Since I work outside the home, my decision to read Dr. Laura’s new book In Praise of Stay-at-Home Moms was a bit masochistic. If you are a working mother and you pick up this book, prepare yourself for a massive guilt trip.
As I read, I tried to remind myself that this book wasn’t written for me. In Praise of Stay-at-Home Moms was written for SAHMs who feel under-appreciated and who may face criticism from family and peers for their decision. And Dr. Laura provides validation, praise and talking points to use when dealing with naysayers.
There are many testimonials and anecdotes from Dr. Laura’s listeners about the importance of being a stay-at-home mom. Here’s how one Amazon reviewer (a self-described SAHM) summarized the book:
Dr. Laura is preachy and polarizing, but for the most part, I do buy into what she has to say. A quick read that re-energized me, and made me feel more confident about what I do for a living.
Being a mom is hard work, and I do not begrudge SAHMs positive affirmation from Dr. Laura. But I do think it is unfortunate that Dr. Laura felt it necessary to attack what she calls the “feminista” movement in order to empower SAHMs.
Dr. Laura admits that she was the primary breadwinner for her family, and she has been attacked by her critics for being a working mother who advocates that other women stay home. To counter the charge of hypocrisy, Dr. Laura goes to great lengths to explain how she was a great mother despite her career. (She was fortunate enough to share childcare responsibilities with her husband and to tape her show in the evenings, which enabled her to be with her son during the day.) She writes,
I have been attacked incessantly for supposed hypocrisy concerning this issue of child care; I couldn’t possibly have done all the things required of my career without neglecting my son.

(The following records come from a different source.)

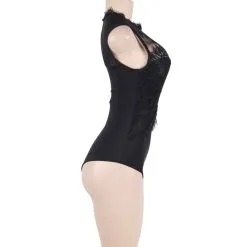 LOVE AND VIBES Body élégance à Motifs Originaux 28 LOVE AND VIBES Body élégance à Motifs Originaux -Sextoys boutique body elegance a motifs originaux 14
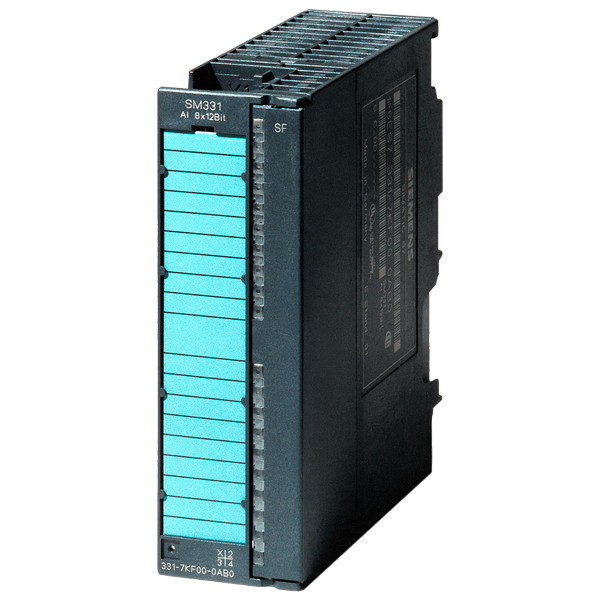 6ES7331-7HF01-0AB0 | Siemens SIMATIC S7-300 Analog Input Module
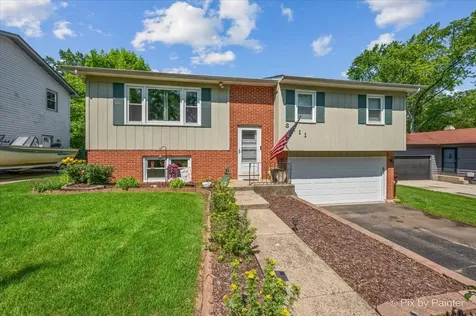 3411 Ridge Road Island Lake IL 60042
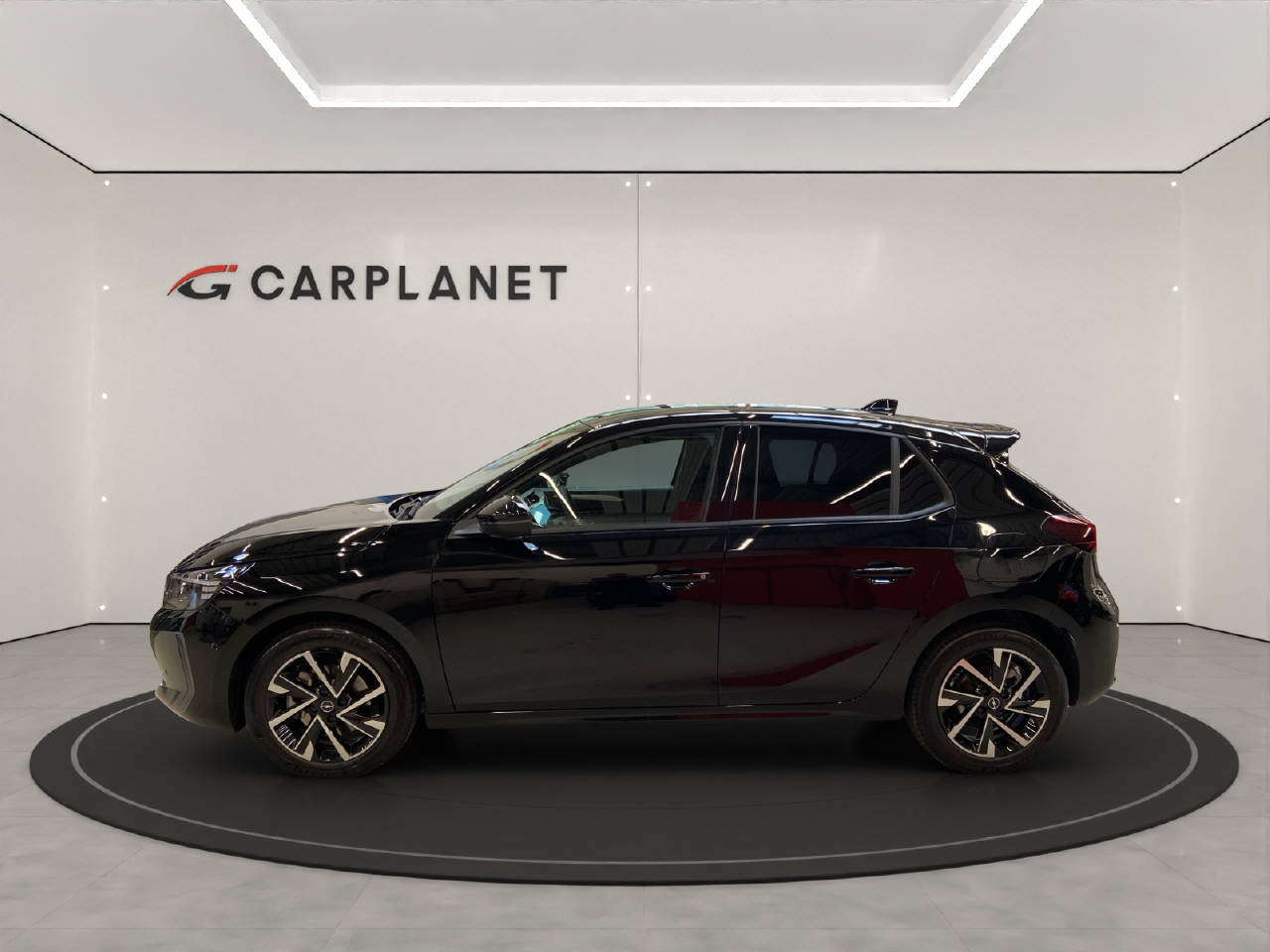 OPEL Corsa 1.2 T Hybrid GS-showroom-element-1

Well, those critics are just plain wrong — and clearly defensive out of some well-earned guilt.
As a working mom, I can believe Dr. Laura was able to advance her career without neglecting her son. But Dr. Laura had the freedom to choose the right blend between work and motherhood for her personal situation. In fact, Dr. Laura is a beneficiary of the very “feminista” movement she attacks in her book.

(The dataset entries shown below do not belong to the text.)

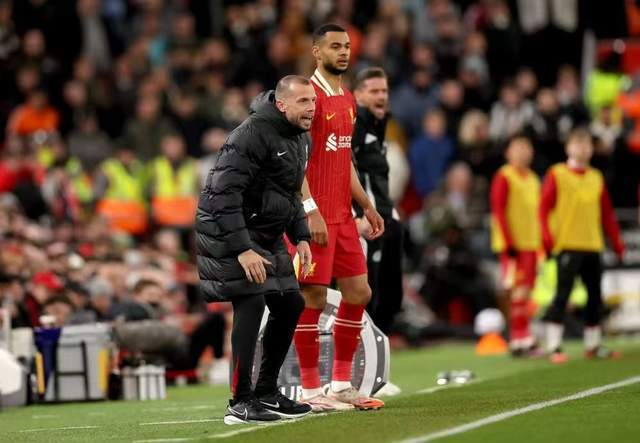 利物浦备战抢分大战,主帅信心满满 利物浦备战抢分大战,主帅信心满满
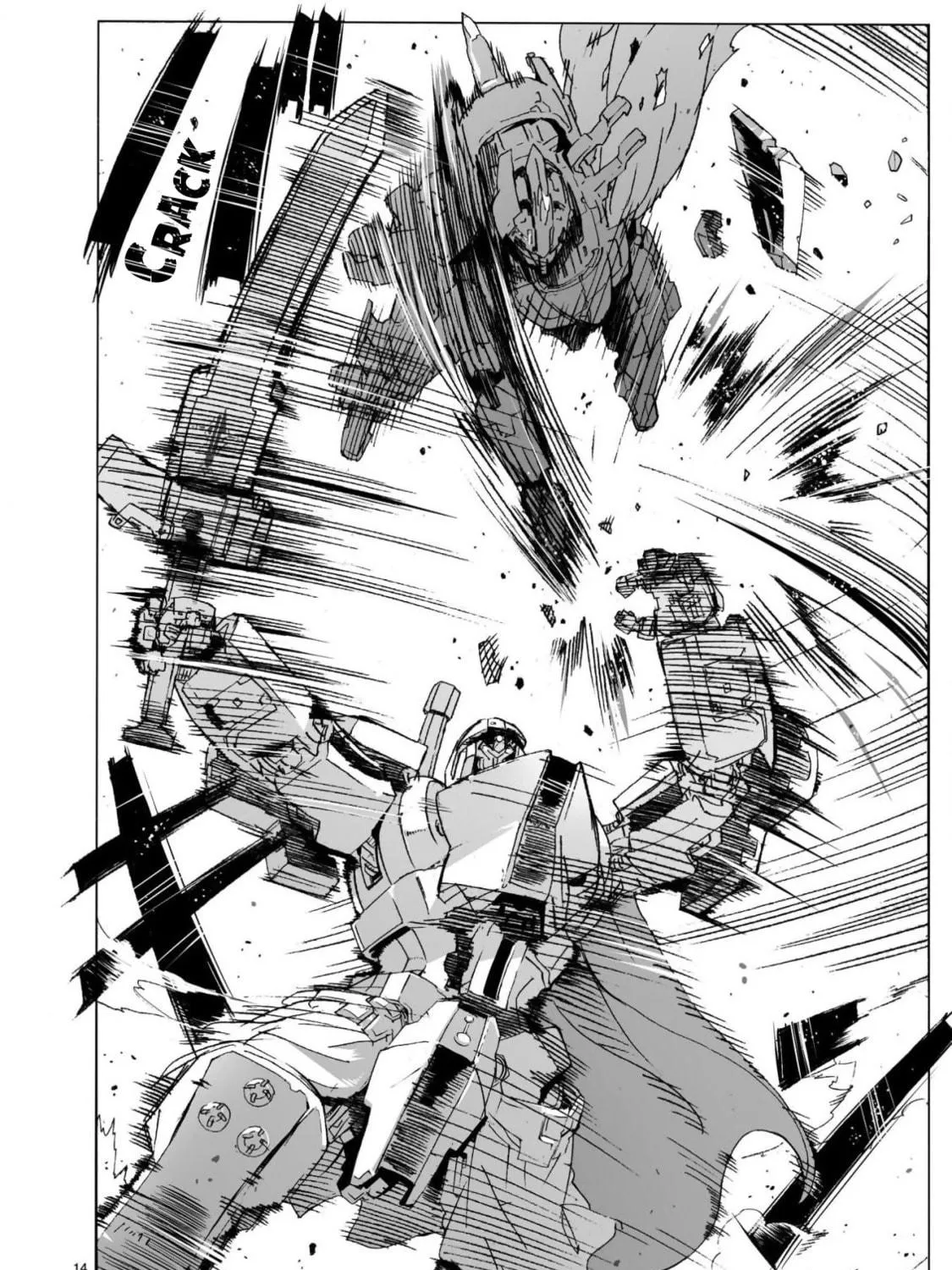 Read Broken Blade chapter 103 image 28 on Lezhin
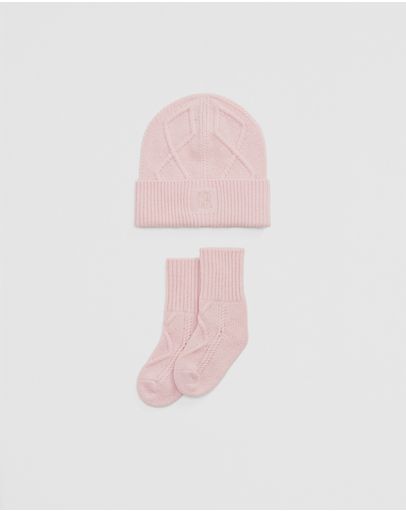 Mineral Pink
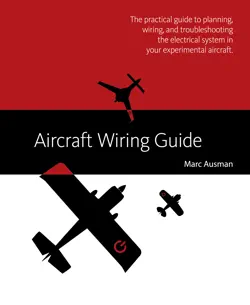 aircraft wiring guide book cover image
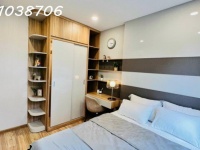 CĂN HỘ BCONS DĨ AN - 60M², 3 PN, 2,7 TỶ - VỊ TRÍ VÀNG ĐÔNG HÒA!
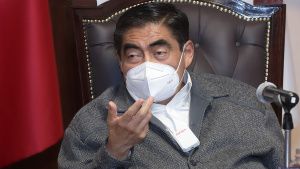 Cuenta gobierno de puebla con recursos para pago de obligaciones en 2022: MBH
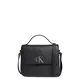 Kabelka Calvin Klein K60K610330_BDS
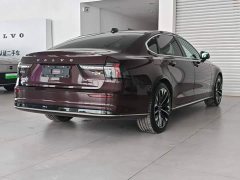 Volvo S90 Plug-in Hybrid Four-Wheel Drive Long Range Smart Luxury Edition - ფოტო 15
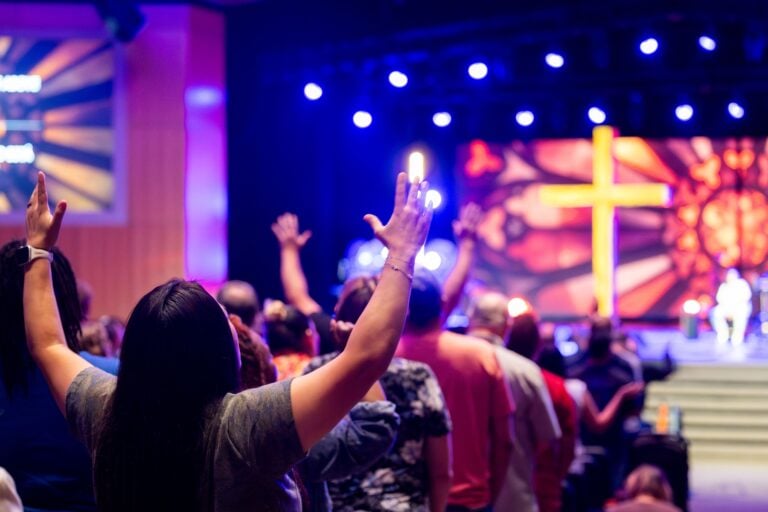The spiritual discipline of Sabbath: what it is, why it matters and how to do it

Dr. Laura says that “feministas” attack SAHMs and do not respect their choices. She explains:
During 2007 a spate of überfeminist authors laid guilt on women who didn’t abandon their children to “other care,” lest they do the universe and their children actual harm (no, I’m not kidding nor exaggerating) by staying home with them. All the morning television talk shows glorified, in a largely one-sided manner, of course, that necessary course of action to avoid a woman wasting herself in the mire of her children’s needs and her husband’s desires.

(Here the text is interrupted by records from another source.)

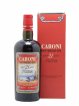 Caroni 21 years 1996 Of. 100° Imperial Proof bottled 2017 Velier Extra Strong   - Lot de 1 Bouteille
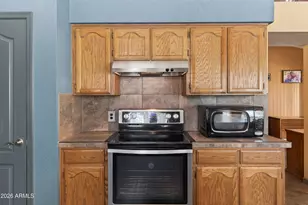 4833 S Laguna Ave, Sierra Vista, AZ 85650 - Photo 20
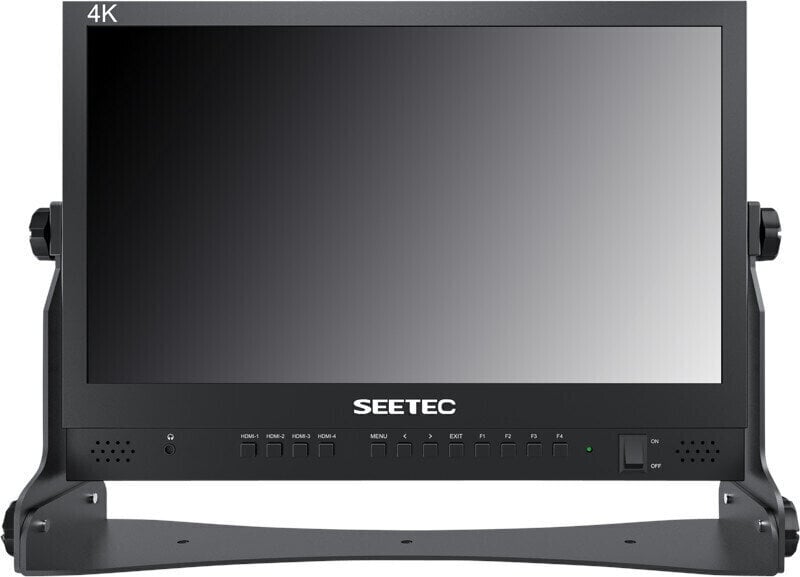 Video monitor Seetec Atem156 Video monitor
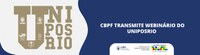 CBPF transmite Webinário do UNIPOSRio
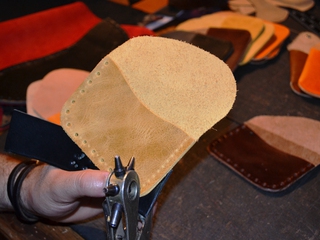 Artesano por un día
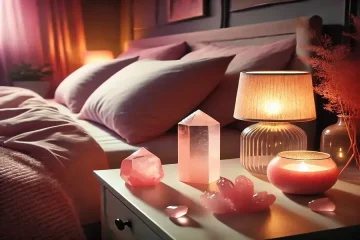 Pink Crystal Meaning: Unlocking the Power of Love, Healing, and Spiritual Growth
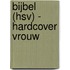 Bijbel (HSV) - Hardcover vrouw
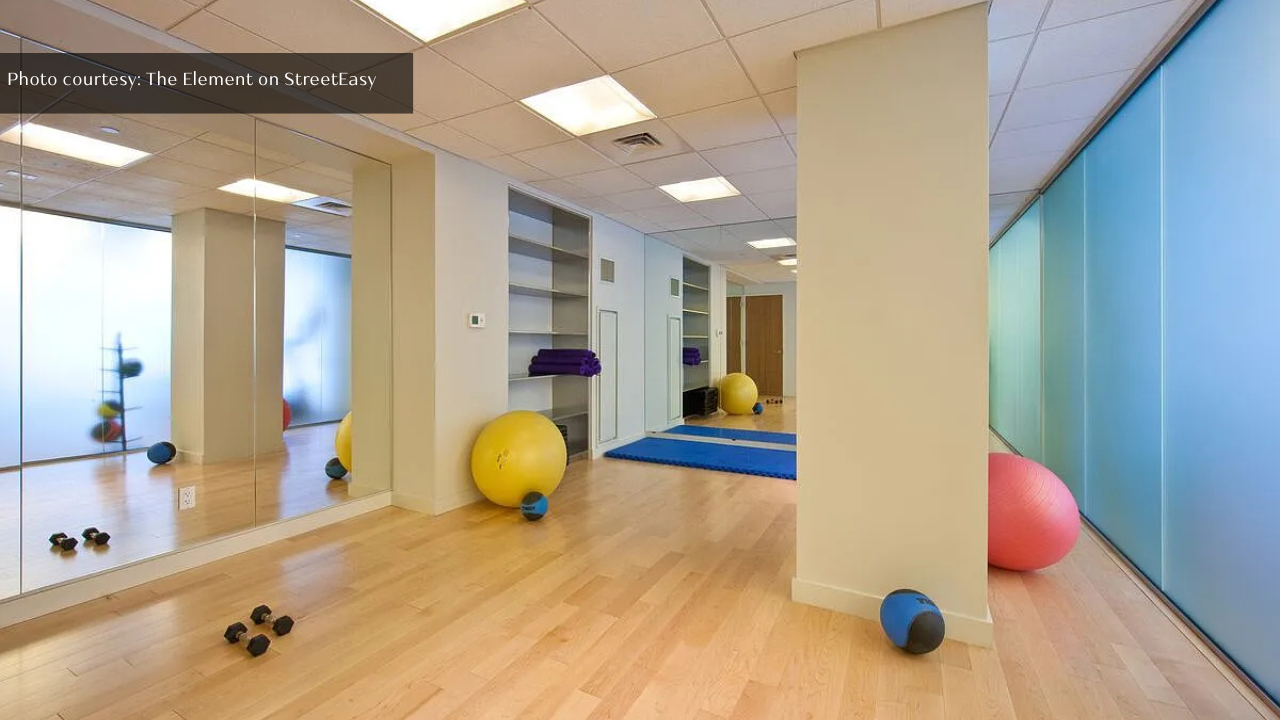 555 W 59th Street 15B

That’s when the feminist movement’s mantra of choice got confusing: the decision to be a homemaker and full-time mother became a stupid, gross, dangerous error instead of a respected opportunity for self-expression and a deeper valuing of family life with regard to the well-being of a woman.
If this is what “feministas” believe, I am not a “feminista.” I support an inclusive feminist movement that empowers moms to decide what is right for them and for their families. What does that make me… a “Mamanista”?